— Provided text —

Saturday night at the Skybox. (Ben Barnhart photo)

The Hatch and the Blue Wall are just cafeterias now, but for some alumni, the names conjure images of rocking out to the sounds of bands on their way up. For about a year now, a group of students has been working to revive that image.

     An elevator ride up in the Campus Center from the old music venues, the space formerly occupied by the Top of the Campus restaurant has been rocking out with a mix of live and deejay music this year. Currently called “The Skybox,” the venue is a provisional step toward what some hope will be a return to hot music on campus.

     “We’re trying to do what the Hatch and the Blue Wall used to do,” said Tom Sadlowski a fifth-year senior, who heads up Skybox Entertainment, the group behind the music. And by all accounts those venues offered up legendary shows. Cheryl Dellecese ’78 recalls The Cars passing through on their way to national acclaim. Greg Lauzon ’90 saw the ska band Bim Skala Bim there.

     Lauzon’s most vivid memory, though, is of a show at the Hatch: “the Beat Farmers, a crazy-ass hillbilly rock-and-roll band from Texas, I think,” he wrote us in an email.

     “Their drummer left his kit to sing lead vocals on one song, but not before jumping up on the bar and pouring a pitcher of beer over his head. He was a giant, imposing cowboy-type guy who wore a long black slicker-type trench coat and cowboy hat, and he just roared into the mike. It was utter mayhem and easily the most fun I ever had down there.”

     While successive administrations have been hesitant about bringing such mayhem back home, many alumni lament the passing of these places. “I don’t know why they don’t have it anymore,” says Dellecese. “It’d be much better on campus,”.

     She isn’t the only one who thinks so. Tom Sadlowski says the idea for the Skybox came out of studies of on-campus programming and alcohol use. Repeating a maxim that undoubtedly reflects many students’ opinion, Sadlowski asserts that “Kids were drinking because there’s nothing to do.”

     In addition, he says the Valley is less friendly to college music as it once was. Pearl Street in Northampton, for example, now caters to an older crowd.

     Students first proposed the idea of the Skybox in April, 1998, a point at which discussion of campus alcohol policy was particularly intense. A pilot show featuring UMass bands went well, and a year later, the students had their venue, funded with a $27,700 loan from the Campus Center’s Auxillary Services.

— Listed records —

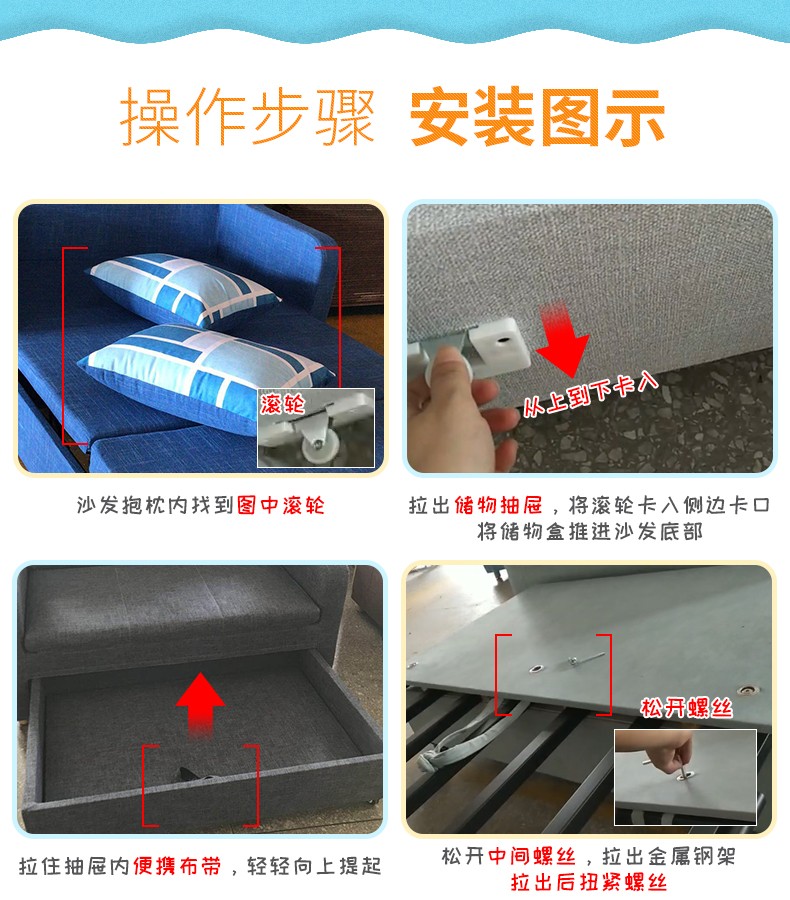 操作步骤 安装图示

滚轮

沙发抱枕内找到图中滚轮

从上到下卡入

拉出储物抽屉，将滚轮卡入侧边卡口
将储物盒推进沙发底部

拉住抽屉内便携布带，轻轻向上提起

松开螺丝

松开中间螺丝，拉出金属钢架
拉出后扭紧螺丝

— Task objective —
Repeat word for word everything in the Skybox article from "She isn’t the" down to "Center’s Auxillary Services.".

— Output of the task —
She isn’t the only one who thinks so. Tom Sadlowski says the idea for the Skybox came out of studies of on-campus programming and alcohol use. Repeating a maxim that undoubtedly reflects many students’ opinion, Sadlowski asserts that “Kids were drinking because there’s nothing to do.”

     In addition, he says the Valley is less friendly to college music as it once was. Pearl Street in Northampton, for example, now caters to an older crowd.

     Students first proposed the idea of the Skybox in April, 1998, a point at which discussion of campus alcohol policy was particularly intense. A pilot show featuring UMass bands went well, and a year later, the students had their venue, funded with a $27,700 loan from the Campus Center’s Auxillary Services.